In March 2022, Stephanie Hargis felt a lump in her right breast. “I went to the doctor, but I really thought, along with the nurses and doctors, that it was just a swollen lymph node,” Stephanie said. Breast cancer didn’t cross her mind. “The lump was painful, but I don’t have a family history and I was only 25.”
Stephanie had a mammogram, followed by a biopsy. The news was devastating. She had stage 2 triple negative invasive ductal carcinoma. The mother of a young daughter, she was finishing up her last year of her bachelor’s degree in social work. It didn’t cross her mind to defer school while she underwent treatment. “I stayed in school, because I knew I could use that as a distraction,” she said.
Treatment got off to a rocky start. Stephanie had a double mastectomy and, two days after surgery, she was back in the hospital because of a collapsed lung. “I had genetic testing and the results showed I was positive for a gene mutation,” Stephanie said. “I remember feeling like I was defective in some way, because no one else in my family had cancer.”
Stephanie started chemotherapy in June and finished on Halloween. That December, she reached another milestone, graduating magna cum laude from college. As life steered toward feeling somewhat normal again, she continued scans and follow-up.
And in April 2023, she heard news she had dreaded – the cancer was back. She underwent surgery, during which 12 lymph nodes were removed. It was a relief to find the cancer had not spread to them. And in June, a year to the day she started treatment the previous year, Stephanie began chemotherapy and immunotherapy. She also received physical therapy on her arm to help regain strength and motion after her surgery.
“I have a couple more treatments left of chemo before starting a month of radiation. Once I complete radiation, I will do more immunotherapy as maintenance and hopefully be done some time next year,” Stephanie said. Over the summer, she started a master’s in social work program. It’s kept her occupied and not focused on breast cancer. “This experience has been full of ups and downs, but I feel blessed to still be here today fighting and pushing through.”
Stephanie draws strength from her family, especially her husband, 3-year-old daughter and her parents. “I want to make all of them proud of me and what I accomplish,” she said. “Whether it’s going in treatment with a positive mindset or still attending school despite being in treatment again.”
She also finds strength in reading the stories of others. “Seeing women who have overcome breast cancer and are living their life to the fullest brings me joy. I know one day I will be there and maybe someone will feel motivated and supported through my story,” she said. “It’s important to spread awareness to help younger people be more active in their health. Unfortunately, younger women also get breast cancer. I know how scary it can be to hear the words ‘you have cancer,’ but getting detected early can save your life.”

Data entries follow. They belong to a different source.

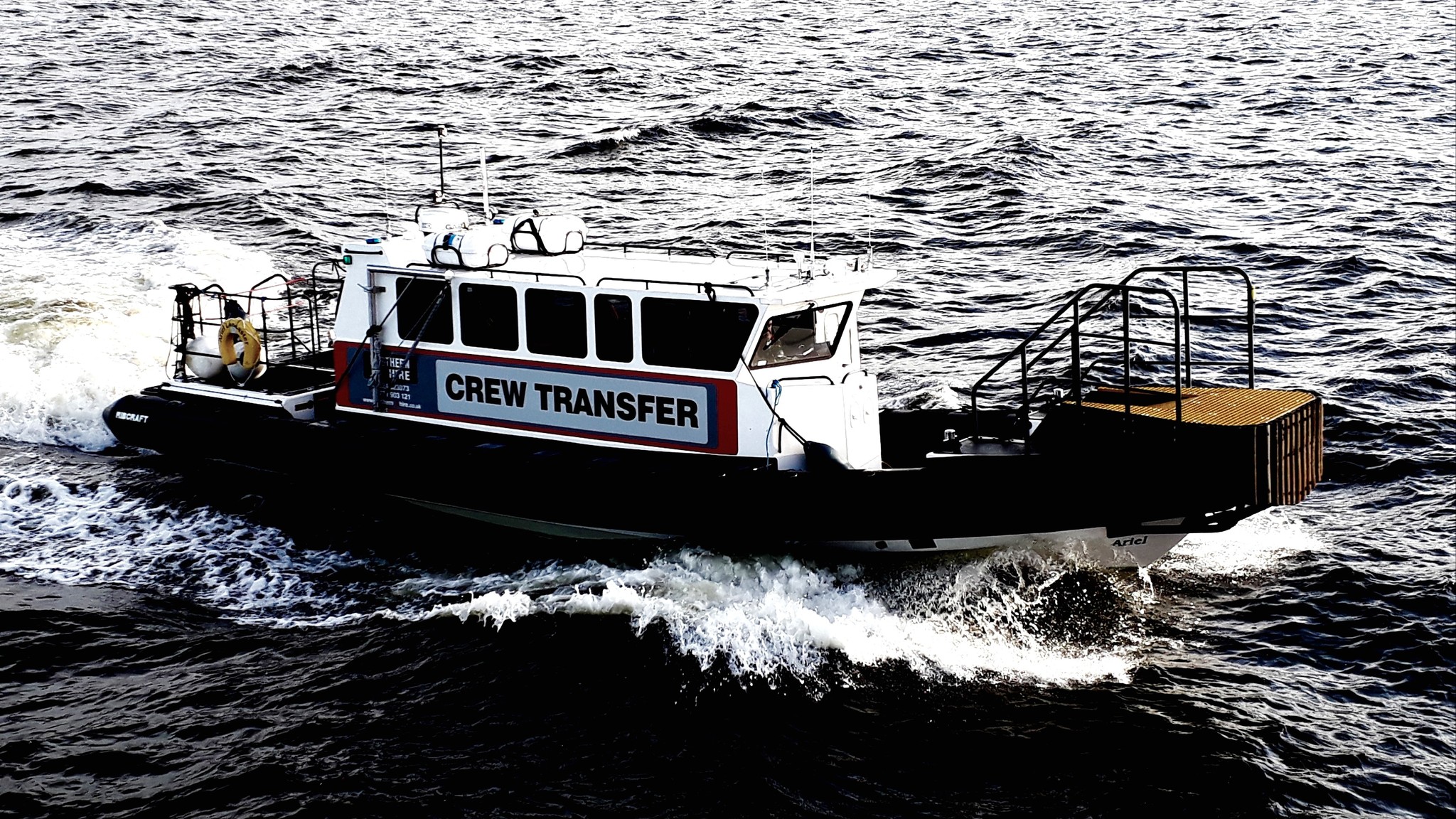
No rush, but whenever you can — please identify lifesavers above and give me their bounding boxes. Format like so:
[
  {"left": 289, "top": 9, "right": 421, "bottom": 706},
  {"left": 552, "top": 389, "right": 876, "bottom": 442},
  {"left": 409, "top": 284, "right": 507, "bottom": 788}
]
[{"left": 218, "top": 318, "right": 262, "bottom": 369}]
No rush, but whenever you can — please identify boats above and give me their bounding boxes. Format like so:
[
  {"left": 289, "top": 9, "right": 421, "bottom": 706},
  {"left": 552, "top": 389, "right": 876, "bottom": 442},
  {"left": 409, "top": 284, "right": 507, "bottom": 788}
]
[{"left": 100, "top": 124, "right": 1326, "bottom": 579}]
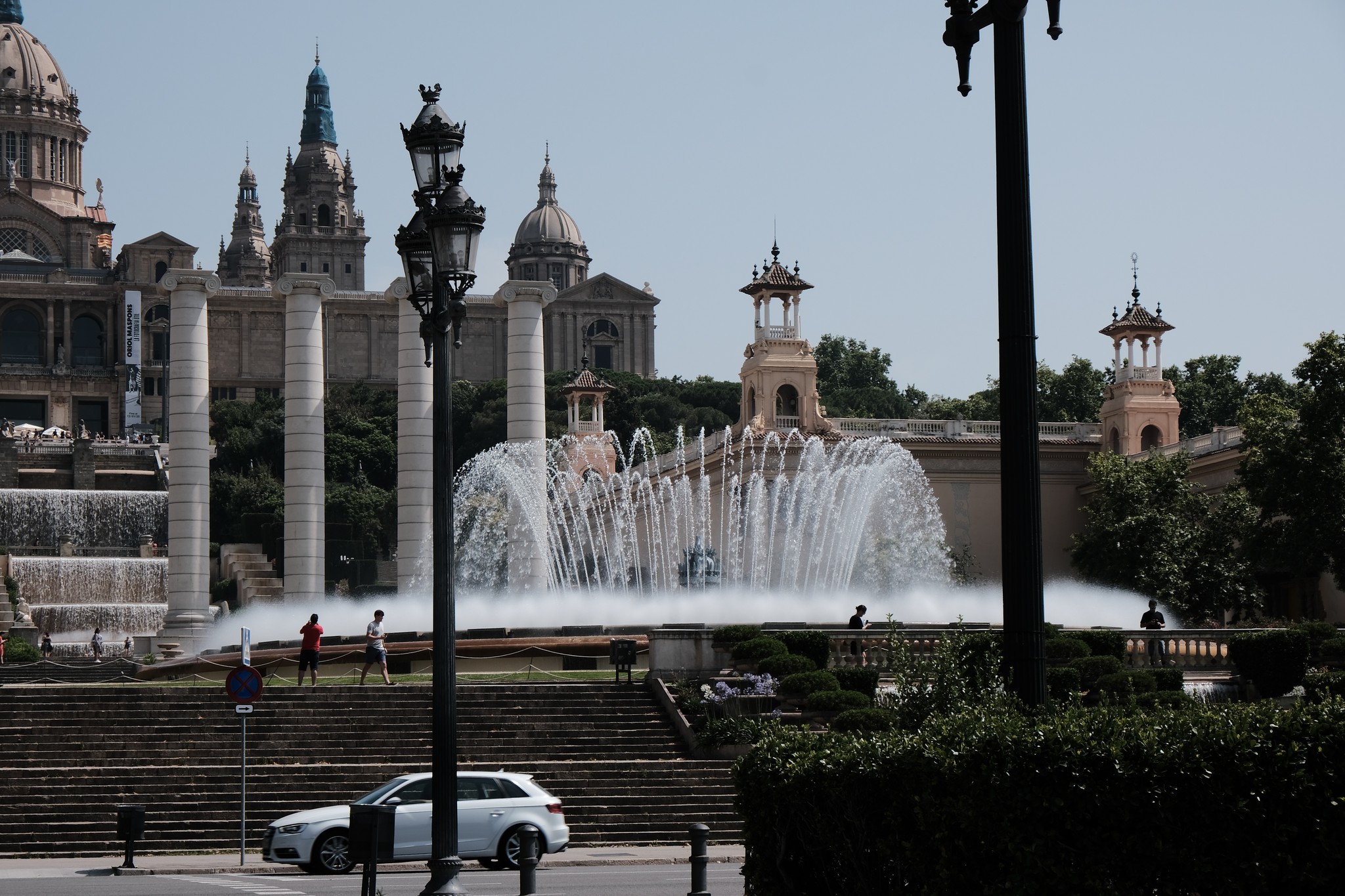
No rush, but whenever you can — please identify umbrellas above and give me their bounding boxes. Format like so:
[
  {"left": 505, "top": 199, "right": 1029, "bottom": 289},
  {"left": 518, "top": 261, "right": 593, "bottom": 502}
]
[
  {"left": 7, "top": 423, "right": 66, "bottom": 438},
  {"left": 145, "top": 433, "right": 153, "bottom": 436}
]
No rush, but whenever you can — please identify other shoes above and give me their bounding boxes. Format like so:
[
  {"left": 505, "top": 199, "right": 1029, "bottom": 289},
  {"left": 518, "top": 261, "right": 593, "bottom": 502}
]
[
  {"left": 94, "top": 659, "right": 102, "bottom": 663},
  {"left": 387, "top": 681, "right": 399, "bottom": 685}
]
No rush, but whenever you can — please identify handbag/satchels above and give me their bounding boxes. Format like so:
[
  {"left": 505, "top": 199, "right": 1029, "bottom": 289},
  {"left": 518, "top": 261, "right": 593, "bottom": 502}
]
[{"left": 90, "top": 642, "right": 94, "bottom": 647}]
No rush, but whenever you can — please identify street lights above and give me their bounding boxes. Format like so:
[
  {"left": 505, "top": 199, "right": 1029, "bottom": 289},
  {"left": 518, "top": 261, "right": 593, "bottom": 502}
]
[{"left": 392, "top": 85, "right": 487, "bottom": 896}]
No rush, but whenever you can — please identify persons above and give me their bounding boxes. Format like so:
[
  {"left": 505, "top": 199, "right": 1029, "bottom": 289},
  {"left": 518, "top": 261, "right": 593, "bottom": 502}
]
[
  {"left": 78, "top": 419, "right": 85, "bottom": 438},
  {"left": 0, "top": 418, "right": 15, "bottom": 437},
  {"left": 1140, "top": 599, "right": 1166, "bottom": 666},
  {"left": 298, "top": 613, "right": 323, "bottom": 686},
  {"left": 848, "top": 605, "right": 872, "bottom": 666},
  {"left": 161, "top": 456, "right": 169, "bottom": 465},
  {"left": 81, "top": 628, "right": 103, "bottom": 663},
  {"left": 15, "top": 598, "right": 31, "bottom": 622},
  {"left": 124, "top": 636, "right": 131, "bottom": 657},
  {"left": 42, "top": 632, "right": 51, "bottom": 657},
  {"left": 359, "top": 610, "right": 394, "bottom": 686},
  {"left": 0, "top": 631, "right": 7, "bottom": 664},
  {"left": 20, "top": 428, "right": 150, "bottom": 452}
]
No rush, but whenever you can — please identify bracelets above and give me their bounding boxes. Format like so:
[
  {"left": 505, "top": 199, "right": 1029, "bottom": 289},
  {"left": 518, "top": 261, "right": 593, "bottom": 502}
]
[{"left": 383, "top": 647, "right": 386, "bottom": 648}]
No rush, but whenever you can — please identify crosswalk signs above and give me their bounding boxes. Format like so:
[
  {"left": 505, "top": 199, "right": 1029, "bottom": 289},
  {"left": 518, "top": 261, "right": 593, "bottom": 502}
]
[{"left": 241, "top": 627, "right": 251, "bottom": 666}]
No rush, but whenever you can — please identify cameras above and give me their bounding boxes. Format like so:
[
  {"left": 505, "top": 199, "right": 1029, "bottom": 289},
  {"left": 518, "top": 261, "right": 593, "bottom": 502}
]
[{"left": 1153, "top": 619, "right": 1160, "bottom": 625}]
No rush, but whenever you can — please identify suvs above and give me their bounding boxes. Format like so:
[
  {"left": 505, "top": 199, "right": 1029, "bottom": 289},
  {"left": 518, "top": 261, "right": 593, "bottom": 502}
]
[{"left": 260, "top": 768, "right": 570, "bottom": 876}]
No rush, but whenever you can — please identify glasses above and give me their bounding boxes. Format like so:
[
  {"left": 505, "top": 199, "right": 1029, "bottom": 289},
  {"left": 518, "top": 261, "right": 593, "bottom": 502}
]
[{"left": 99, "top": 629, "right": 101, "bottom": 630}]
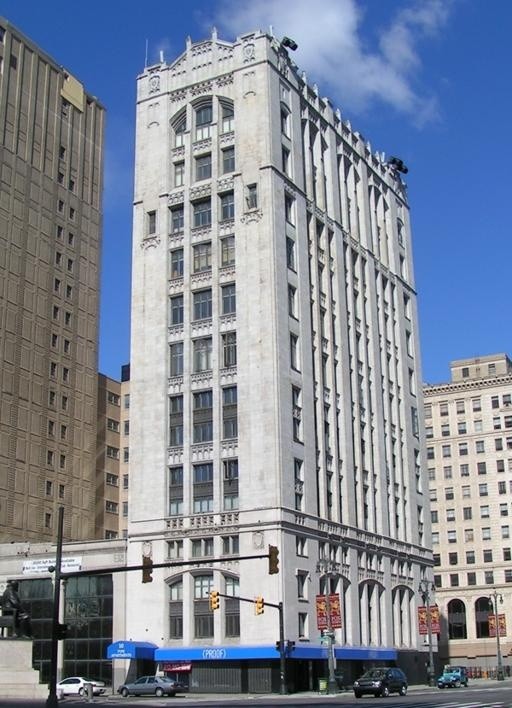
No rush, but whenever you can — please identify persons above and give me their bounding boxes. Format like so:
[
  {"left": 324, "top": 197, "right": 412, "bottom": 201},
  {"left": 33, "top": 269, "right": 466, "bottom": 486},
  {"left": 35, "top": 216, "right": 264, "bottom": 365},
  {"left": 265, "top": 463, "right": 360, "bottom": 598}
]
[{"left": 3, "top": 579, "right": 35, "bottom": 640}]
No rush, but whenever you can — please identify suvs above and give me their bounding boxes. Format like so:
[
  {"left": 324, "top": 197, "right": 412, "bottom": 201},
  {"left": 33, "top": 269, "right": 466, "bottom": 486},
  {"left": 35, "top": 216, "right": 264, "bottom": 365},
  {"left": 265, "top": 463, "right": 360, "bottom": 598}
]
[{"left": 438, "top": 665, "right": 468, "bottom": 688}]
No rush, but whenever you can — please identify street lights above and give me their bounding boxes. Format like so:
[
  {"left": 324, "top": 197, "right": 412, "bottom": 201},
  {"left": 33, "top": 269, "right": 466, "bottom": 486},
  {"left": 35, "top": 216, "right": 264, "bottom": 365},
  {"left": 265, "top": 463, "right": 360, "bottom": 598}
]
[
  {"left": 315, "top": 557, "right": 340, "bottom": 694},
  {"left": 418, "top": 578, "right": 436, "bottom": 687},
  {"left": 488, "top": 590, "right": 505, "bottom": 680}
]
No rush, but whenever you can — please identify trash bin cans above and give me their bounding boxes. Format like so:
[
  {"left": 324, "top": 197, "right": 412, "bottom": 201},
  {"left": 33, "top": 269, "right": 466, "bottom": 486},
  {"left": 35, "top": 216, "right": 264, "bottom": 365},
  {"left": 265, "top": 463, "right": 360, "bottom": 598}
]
[
  {"left": 497, "top": 671, "right": 504, "bottom": 681},
  {"left": 83, "top": 683, "right": 93, "bottom": 700}
]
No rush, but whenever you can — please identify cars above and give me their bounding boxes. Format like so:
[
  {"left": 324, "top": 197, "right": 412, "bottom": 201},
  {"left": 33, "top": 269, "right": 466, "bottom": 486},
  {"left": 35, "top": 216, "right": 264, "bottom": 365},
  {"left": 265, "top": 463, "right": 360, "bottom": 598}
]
[
  {"left": 117, "top": 676, "right": 186, "bottom": 697},
  {"left": 353, "top": 667, "right": 408, "bottom": 698},
  {"left": 56, "top": 677, "right": 106, "bottom": 696}
]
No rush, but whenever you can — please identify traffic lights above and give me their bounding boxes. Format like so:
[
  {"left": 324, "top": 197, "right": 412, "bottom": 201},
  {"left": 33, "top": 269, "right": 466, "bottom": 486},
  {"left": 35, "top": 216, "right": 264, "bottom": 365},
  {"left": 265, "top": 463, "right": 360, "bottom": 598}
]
[
  {"left": 268, "top": 544, "right": 280, "bottom": 575},
  {"left": 256, "top": 596, "right": 264, "bottom": 616},
  {"left": 209, "top": 591, "right": 220, "bottom": 611},
  {"left": 57, "top": 622, "right": 68, "bottom": 641},
  {"left": 142, "top": 556, "right": 153, "bottom": 584},
  {"left": 276, "top": 639, "right": 296, "bottom": 653}
]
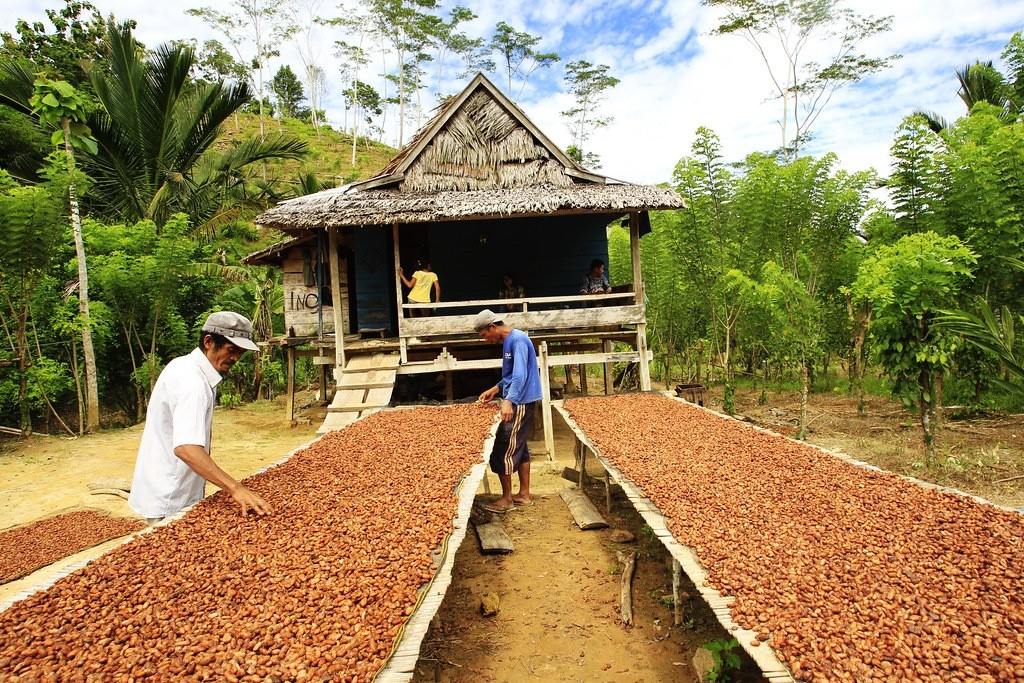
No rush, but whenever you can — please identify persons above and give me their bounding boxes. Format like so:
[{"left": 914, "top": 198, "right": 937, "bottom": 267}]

Breast cancer has changed Stephanie’s outlook on life. “Now I really don’t take any moment for granted. I view myself as unstoppable and work hard to reach the goals I set for myself,” she said. “I would tell someone who has just been diagnosed that you have to live your life to the max and reach your goals. Don’t let cancer stop you. Find one good thing in every little moment and focus on that to get through the bad times.”